(Spatial reasoning records)
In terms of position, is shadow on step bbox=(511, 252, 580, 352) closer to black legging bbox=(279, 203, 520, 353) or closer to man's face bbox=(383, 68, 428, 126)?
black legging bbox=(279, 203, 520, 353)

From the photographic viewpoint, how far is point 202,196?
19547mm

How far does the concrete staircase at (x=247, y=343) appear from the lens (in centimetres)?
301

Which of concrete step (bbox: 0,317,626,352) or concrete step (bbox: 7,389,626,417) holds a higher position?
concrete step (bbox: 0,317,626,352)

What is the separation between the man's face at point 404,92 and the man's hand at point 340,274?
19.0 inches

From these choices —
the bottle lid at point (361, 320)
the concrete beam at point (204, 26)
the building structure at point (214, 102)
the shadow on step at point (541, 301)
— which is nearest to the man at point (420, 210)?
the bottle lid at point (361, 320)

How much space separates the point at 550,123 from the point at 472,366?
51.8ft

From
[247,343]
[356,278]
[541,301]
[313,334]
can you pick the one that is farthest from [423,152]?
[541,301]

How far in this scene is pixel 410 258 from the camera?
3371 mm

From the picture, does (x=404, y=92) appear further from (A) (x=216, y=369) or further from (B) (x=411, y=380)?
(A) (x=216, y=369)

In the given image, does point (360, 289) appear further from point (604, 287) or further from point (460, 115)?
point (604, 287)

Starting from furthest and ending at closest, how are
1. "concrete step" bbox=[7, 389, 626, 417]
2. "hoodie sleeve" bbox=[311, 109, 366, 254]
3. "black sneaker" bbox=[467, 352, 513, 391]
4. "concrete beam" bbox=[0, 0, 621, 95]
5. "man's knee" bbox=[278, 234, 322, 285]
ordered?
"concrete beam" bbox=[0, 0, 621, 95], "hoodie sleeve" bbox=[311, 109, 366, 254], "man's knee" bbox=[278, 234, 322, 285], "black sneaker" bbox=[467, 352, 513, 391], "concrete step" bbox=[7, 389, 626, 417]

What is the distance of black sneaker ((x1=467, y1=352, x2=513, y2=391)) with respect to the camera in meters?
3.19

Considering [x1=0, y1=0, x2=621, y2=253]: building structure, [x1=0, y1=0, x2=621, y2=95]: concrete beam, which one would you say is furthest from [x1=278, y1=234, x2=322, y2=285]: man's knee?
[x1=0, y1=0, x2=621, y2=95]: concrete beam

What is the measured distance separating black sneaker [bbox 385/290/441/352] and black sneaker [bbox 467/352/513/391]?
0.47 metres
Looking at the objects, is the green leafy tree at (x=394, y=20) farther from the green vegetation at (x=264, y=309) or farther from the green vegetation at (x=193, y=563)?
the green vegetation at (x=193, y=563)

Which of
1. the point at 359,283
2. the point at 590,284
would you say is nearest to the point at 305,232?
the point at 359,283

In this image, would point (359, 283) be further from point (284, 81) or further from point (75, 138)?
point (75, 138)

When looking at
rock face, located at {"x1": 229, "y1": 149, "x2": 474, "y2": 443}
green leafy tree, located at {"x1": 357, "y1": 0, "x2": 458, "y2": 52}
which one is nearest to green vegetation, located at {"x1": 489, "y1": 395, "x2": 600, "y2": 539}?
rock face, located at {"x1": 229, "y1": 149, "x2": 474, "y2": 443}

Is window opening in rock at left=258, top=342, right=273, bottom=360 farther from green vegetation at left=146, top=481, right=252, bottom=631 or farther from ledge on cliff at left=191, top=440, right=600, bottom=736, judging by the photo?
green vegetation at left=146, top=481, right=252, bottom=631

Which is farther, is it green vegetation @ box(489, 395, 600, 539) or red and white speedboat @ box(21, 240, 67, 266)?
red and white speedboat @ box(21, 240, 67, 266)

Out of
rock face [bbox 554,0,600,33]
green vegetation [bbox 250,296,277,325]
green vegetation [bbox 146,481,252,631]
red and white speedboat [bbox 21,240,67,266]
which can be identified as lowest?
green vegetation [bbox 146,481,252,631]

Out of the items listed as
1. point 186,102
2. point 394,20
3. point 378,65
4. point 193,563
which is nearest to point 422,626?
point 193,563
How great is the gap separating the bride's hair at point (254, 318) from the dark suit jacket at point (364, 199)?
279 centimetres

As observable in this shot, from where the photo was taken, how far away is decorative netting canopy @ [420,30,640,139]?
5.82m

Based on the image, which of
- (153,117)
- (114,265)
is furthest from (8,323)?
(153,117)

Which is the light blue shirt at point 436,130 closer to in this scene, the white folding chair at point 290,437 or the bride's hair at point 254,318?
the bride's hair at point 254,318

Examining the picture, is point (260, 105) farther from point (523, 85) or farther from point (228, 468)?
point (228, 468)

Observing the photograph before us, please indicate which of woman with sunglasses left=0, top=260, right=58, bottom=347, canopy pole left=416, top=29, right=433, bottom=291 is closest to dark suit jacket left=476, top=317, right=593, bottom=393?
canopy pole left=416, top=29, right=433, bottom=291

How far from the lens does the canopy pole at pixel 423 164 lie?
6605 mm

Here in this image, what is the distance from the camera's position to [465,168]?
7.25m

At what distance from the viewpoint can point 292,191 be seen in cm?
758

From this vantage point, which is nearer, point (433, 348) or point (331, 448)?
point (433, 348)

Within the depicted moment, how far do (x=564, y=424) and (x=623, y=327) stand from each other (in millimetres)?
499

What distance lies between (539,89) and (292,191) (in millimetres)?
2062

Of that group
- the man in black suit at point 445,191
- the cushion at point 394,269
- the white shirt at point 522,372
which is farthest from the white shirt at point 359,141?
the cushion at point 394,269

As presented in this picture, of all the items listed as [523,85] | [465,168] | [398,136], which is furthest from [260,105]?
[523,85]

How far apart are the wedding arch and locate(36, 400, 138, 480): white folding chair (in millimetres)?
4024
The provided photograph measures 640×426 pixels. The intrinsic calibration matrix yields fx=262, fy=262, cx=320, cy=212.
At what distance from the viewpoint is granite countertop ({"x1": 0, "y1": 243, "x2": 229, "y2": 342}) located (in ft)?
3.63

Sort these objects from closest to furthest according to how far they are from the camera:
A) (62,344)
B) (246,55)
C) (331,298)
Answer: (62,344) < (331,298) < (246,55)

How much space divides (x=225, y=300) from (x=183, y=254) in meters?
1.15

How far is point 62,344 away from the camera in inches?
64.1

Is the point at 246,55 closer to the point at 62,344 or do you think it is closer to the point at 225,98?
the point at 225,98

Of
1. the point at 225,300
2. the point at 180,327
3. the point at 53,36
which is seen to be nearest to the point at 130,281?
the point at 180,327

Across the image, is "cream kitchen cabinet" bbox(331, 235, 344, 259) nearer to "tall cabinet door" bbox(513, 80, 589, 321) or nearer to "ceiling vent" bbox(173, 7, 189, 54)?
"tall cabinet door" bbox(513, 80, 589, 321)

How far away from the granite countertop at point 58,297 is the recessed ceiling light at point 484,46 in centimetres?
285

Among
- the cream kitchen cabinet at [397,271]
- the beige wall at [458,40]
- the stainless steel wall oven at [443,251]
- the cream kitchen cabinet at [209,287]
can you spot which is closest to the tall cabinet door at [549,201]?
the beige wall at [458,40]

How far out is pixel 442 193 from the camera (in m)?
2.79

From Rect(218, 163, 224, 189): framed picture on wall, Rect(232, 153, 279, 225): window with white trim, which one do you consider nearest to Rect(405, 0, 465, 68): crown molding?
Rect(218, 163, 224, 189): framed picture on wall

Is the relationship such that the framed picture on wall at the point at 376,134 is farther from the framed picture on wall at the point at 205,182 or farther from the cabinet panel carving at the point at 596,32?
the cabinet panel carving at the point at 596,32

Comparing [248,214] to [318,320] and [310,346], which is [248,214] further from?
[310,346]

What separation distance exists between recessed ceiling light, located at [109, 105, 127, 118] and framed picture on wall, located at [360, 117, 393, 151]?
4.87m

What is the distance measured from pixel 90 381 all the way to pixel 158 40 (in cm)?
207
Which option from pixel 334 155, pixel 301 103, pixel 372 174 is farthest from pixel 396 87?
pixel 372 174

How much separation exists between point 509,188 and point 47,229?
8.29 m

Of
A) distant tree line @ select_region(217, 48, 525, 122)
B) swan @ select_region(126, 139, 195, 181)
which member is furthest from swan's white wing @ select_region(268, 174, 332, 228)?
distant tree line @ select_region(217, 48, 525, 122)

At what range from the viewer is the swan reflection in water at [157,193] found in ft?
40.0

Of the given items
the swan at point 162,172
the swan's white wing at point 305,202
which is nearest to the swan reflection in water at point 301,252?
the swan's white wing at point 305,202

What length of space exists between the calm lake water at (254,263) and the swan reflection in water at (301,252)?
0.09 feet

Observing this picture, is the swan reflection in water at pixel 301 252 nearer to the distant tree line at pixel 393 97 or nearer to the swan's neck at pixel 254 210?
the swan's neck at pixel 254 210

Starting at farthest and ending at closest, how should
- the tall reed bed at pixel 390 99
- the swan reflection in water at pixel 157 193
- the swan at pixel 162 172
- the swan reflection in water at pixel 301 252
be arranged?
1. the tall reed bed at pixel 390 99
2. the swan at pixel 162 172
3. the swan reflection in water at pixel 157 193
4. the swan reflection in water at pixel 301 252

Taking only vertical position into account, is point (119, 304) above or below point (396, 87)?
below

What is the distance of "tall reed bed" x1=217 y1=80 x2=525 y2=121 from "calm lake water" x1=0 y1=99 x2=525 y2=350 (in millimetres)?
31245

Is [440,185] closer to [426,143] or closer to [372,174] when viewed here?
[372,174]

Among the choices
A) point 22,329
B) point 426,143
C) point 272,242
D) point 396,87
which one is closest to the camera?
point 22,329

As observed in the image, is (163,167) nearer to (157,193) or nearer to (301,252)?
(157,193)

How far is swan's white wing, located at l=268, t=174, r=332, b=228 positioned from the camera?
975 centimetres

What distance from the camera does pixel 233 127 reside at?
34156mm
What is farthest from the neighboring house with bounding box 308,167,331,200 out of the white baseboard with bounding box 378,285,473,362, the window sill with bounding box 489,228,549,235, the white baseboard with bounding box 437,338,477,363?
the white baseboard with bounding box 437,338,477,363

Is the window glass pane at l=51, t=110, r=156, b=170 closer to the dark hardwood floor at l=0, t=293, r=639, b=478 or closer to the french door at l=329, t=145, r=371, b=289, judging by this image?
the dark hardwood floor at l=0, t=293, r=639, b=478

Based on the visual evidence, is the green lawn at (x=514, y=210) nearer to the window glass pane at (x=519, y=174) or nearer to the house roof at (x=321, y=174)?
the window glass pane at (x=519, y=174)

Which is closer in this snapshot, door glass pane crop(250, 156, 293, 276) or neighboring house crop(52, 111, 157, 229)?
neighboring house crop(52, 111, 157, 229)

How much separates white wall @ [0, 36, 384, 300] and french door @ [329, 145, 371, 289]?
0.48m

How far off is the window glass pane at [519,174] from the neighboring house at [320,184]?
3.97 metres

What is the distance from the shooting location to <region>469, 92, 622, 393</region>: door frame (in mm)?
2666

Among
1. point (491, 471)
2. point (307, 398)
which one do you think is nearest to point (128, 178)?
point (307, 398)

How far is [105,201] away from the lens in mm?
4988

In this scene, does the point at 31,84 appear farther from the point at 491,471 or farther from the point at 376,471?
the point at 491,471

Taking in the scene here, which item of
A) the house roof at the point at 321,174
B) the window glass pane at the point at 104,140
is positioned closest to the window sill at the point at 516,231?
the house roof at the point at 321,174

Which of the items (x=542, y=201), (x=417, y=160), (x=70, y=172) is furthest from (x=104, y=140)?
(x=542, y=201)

Instruction: Return the lines above verbatim, starting at the line that contains "What distance from the camera" and ending at the line that contains "3.97 metres", with both of those lines included.

Solution for this exercise:
What distance from the camera does pixel 233 127 reside at?
34156mm
What is farthest from the neighboring house with bounding box 308,167,331,200 out of the white baseboard with bounding box 378,285,473,362, the window sill with bounding box 489,228,549,235, the white baseboard with bounding box 437,338,477,363?
the white baseboard with bounding box 437,338,477,363

Is the window glass pane at l=51, t=110, r=156, b=170 closer to the dark hardwood floor at l=0, t=293, r=639, b=478 or closer to the french door at l=329, t=145, r=371, b=289, judging by this image?
the dark hardwood floor at l=0, t=293, r=639, b=478

Based on the visual evidence, is the green lawn at (x=514, y=210) nearer to the window glass pane at (x=519, y=174) or nearer to the house roof at (x=321, y=174)?
the window glass pane at (x=519, y=174)

Which is closer in this snapshot, door glass pane crop(250, 156, 293, 276) or neighboring house crop(52, 111, 157, 229)?
neighboring house crop(52, 111, 157, 229)

How much separates white wall @ [0, 36, 384, 300] and french door @ [329, 145, 371, 289]?
0.48m

How far off is the window glass pane at [519,174] from the neighboring house at [320,184]?
3.97 metres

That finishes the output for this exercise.